$A$ is a square matrix of order $2$ with real entries and ${\rm Tr}(A)+|A|=2$. Show that
$$|A^2+|A|\cdot A+{\rm Tr}(A)I_2|\geq 4$$
My Attempt
I could observe that ${\rm Tr}(A)+|A|=2\Rightarrow 1+a+d+ad-bc=3 \Rightarrow|A+I|=3$
By Cayley-Hamilton theorem for a $2\times 2$ matrix we have
$A^2-{\rm Tr}(A)\cdot A+|A|\cdot I_2=0$.
$A^2={\rm Tr}(A)\cdot A-|A|\cdot I_2$
So $A^2+|A|\cdot A+{\rm Tr}(A)I_2={\rm Tr}(A)\cdot A-|A|\cdot I_2+|A|\cdot A+{\rm Tr}(A)I_2$
$=({\rm Tr}(A)+|A|)A+({\rm Tr}(A)-|A|)I_2$
$=2A+({\rm Tr}(A)-|A|)I_2=2A+2(1-|A|)I_2$
$|A^2+|A|\cdot A+{\rm Tr}(A)I_2|=4|A+(1-|A|)I_2|$
Not able to proceed from here. I am wondering whether Cayley Hamilton was the right approach or not.

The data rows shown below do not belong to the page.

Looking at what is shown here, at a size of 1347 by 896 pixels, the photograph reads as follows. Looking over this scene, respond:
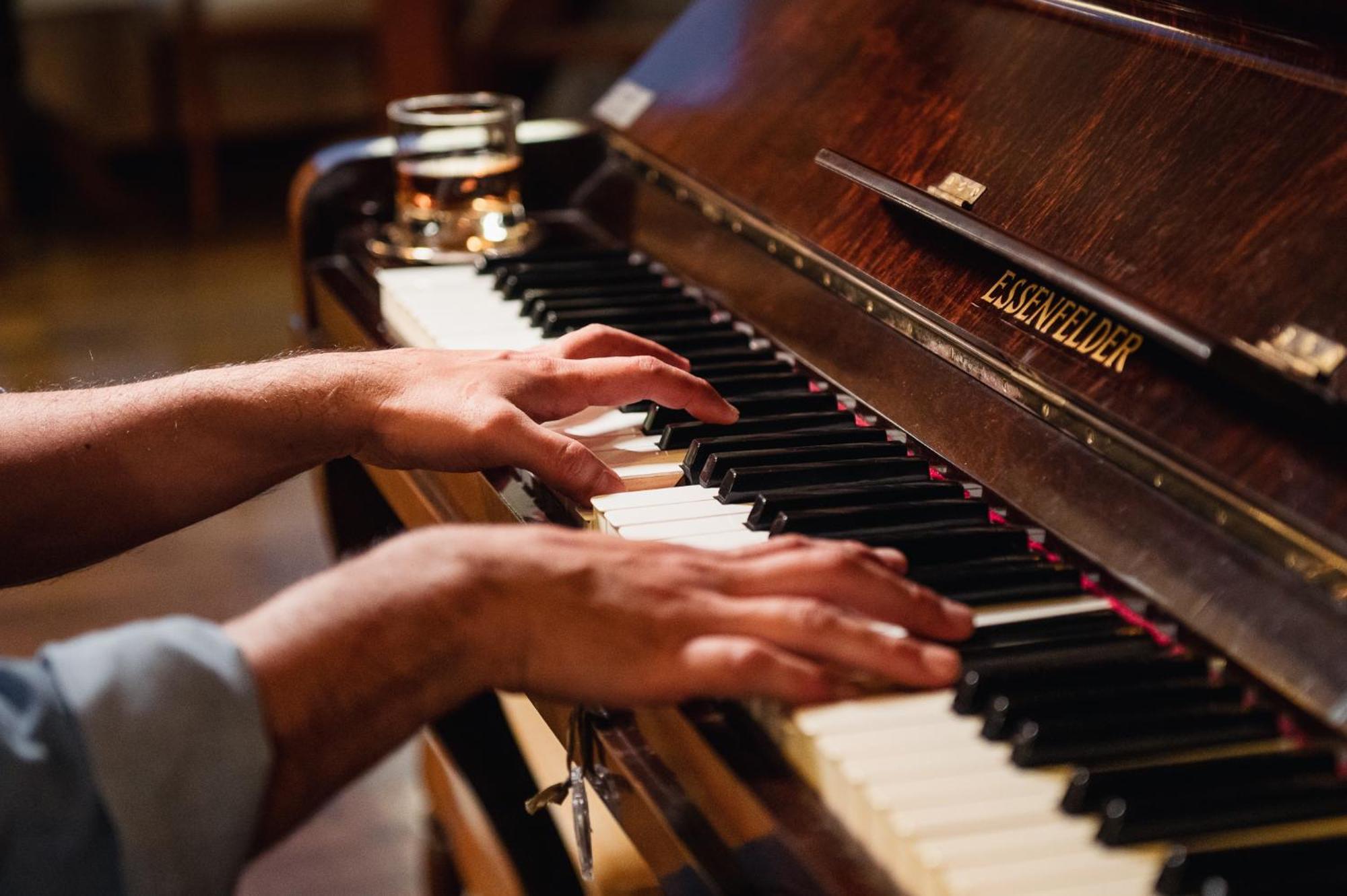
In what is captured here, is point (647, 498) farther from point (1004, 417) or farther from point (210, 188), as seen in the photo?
point (210, 188)

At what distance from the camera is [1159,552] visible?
0.97m

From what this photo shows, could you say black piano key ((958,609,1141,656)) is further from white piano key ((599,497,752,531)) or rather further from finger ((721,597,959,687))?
white piano key ((599,497,752,531))

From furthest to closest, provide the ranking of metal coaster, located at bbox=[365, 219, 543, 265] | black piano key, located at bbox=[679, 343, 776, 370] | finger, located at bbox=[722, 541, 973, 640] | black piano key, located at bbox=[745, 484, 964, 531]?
metal coaster, located at bbox=[365, 219, 543, 265]
black piano key, located at bbox=[679, 343, 776, 370]
black piano key, located at bbox=[745, 484, 964, 531]
finger, located at bbox=[722, 541, 973, 640]

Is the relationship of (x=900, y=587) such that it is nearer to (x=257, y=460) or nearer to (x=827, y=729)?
(x=827, y=729)

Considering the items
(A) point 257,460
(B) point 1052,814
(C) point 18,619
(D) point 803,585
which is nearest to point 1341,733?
(B) point 1052,814

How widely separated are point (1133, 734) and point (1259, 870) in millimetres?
121

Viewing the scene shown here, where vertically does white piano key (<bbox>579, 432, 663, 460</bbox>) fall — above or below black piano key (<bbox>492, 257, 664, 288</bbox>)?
below

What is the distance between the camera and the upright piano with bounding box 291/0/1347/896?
0.78 m

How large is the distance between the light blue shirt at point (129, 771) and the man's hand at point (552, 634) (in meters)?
0.03

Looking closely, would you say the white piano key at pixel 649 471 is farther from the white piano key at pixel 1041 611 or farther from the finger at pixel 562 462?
the white piano key at pixel 1041 611

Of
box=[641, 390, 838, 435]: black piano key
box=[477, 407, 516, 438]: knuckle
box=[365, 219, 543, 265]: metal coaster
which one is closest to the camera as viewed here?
box=[477, 407, 516, 438]: knuckle

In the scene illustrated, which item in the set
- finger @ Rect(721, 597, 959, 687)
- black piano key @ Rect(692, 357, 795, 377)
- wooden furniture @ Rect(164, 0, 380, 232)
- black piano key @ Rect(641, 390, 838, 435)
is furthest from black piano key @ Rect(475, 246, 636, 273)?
wooden furniture @ Rect(164, 0, 380, 232)

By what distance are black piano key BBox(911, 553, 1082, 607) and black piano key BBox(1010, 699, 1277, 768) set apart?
0.52 ft

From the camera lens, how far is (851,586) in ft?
2.92
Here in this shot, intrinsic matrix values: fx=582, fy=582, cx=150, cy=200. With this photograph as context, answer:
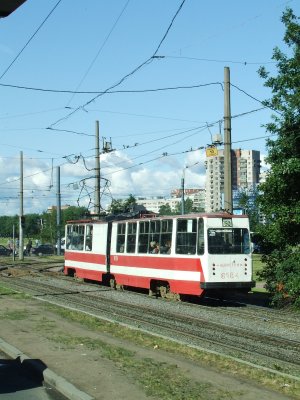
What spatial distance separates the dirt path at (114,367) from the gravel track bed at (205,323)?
5.02ft

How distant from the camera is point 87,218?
27.9 m

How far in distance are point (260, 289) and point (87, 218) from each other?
9.25 metres

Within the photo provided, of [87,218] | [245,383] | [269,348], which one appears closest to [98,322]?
[269,348]

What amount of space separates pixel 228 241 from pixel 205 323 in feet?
15.0

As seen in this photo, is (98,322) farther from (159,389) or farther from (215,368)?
(159,389)

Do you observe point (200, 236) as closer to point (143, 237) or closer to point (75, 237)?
point (143, 237)

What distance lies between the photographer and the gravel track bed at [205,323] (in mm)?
10328

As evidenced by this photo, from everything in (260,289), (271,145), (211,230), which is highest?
(271,145)

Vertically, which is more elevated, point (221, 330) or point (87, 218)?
point (87, 218)

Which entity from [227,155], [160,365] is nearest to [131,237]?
[227,155]

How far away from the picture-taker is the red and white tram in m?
17.8

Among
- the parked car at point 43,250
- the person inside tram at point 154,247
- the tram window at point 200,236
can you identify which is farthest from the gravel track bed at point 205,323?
the parked car at point 43,250

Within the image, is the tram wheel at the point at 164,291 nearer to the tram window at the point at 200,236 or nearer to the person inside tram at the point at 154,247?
the person inside tram at the point at 154,247

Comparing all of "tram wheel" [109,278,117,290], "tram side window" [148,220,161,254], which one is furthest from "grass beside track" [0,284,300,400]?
"tram wheel" [109,278,117,290]
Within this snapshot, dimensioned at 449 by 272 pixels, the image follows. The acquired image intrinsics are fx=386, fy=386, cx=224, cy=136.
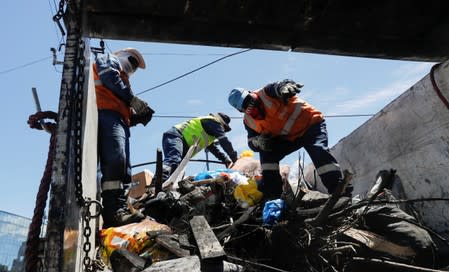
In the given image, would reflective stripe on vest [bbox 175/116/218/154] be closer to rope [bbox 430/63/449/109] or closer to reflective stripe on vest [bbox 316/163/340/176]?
reflective stripe on vest [bbox 316/163/340/176]

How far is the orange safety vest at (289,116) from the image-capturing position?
161 inches

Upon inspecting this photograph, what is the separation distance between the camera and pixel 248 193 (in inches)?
151

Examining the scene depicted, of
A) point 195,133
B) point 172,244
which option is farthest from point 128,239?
point 195,133

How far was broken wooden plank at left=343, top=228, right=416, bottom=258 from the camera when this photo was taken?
2627 mm

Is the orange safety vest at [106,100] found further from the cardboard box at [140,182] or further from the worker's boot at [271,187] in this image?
the cardboard box at [140,182]

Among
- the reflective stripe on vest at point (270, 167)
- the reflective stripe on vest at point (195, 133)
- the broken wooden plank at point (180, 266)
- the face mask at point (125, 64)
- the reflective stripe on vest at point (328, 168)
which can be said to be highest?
the face mask at point (125, 64)

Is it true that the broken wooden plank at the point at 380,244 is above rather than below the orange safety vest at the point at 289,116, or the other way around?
below

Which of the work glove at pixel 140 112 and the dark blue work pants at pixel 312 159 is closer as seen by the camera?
the dark blue work pants at pixel 312 159

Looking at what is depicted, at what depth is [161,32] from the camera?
289 cm

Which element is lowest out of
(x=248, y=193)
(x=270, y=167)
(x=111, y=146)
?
(x=248, y=193)

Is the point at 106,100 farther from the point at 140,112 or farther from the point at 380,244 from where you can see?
the point at 380,244

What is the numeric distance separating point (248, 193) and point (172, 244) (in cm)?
132

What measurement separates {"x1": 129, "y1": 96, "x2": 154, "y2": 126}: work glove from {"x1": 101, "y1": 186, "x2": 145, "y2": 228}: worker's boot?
3.00 ft

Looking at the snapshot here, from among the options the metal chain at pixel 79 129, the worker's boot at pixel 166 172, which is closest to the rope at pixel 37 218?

Maybe not the shortest solution, but it works :
By Cayley Hamilton, one has $$A^2 = \mathrm{Tr}(A)A-|A|I_2$$
One deduce that \begin{align*} A^2+|A|.A+\mathrm{Tr}(A)I_2 &= \mathrm{Tr}(A)A-|A|I_2+|A|.A+\mathrm{Tr}(A)I_2 \\ &= (\mathrm{Tr}(A)+|A|)A +(\mathrm{Tr}(A)-|A|)I_2 \quad \quad \quad (*) \end{align*}
By assumption, one has also $\mathrm{Tr}(A)+|A|=2$, so $(*)$ becomes \begin{align*} A^2+|A|.A+\mathrm{Tr}(A)I_2 &= 2A + 2(\mathrm{Tr}(A)-1)I_2 \end{align*}
In particular, using the fact that $|\lambda I_2 + A|=|A|+\lambda\mathrm{Tr}(A)+\lambda^2$, you get \begin{align*}\big| A^2+|A|.A+\mathrm{Tr}(A)I_2 \big| &= 4\big|(\mathrm{Tr}(A)-1)I_2 + A \big| \\ & =4\left(|A| + (\mathrm{Tr}(A)-1)\mathrm{Tr}(A) + (\mathrm{Tr}(A)-1)^2 \right) \\ & =4\left(|A| + 2\mathrm{Tr}(A)^2-3\mathrm{Tr}(A)+1 \right) \\ & = 4\left(2\mathrm{Tr}(A)^2-4\mathrm{Tr}(A)+3 \right) \quad \quad \textit{using again }\mathrm{Tr}(A)+|A|=2\\ & = 4\left(1 + 2(\mathrm{Tr}(A)-1)^2 \right) \\ & \geq 4 \end{align*}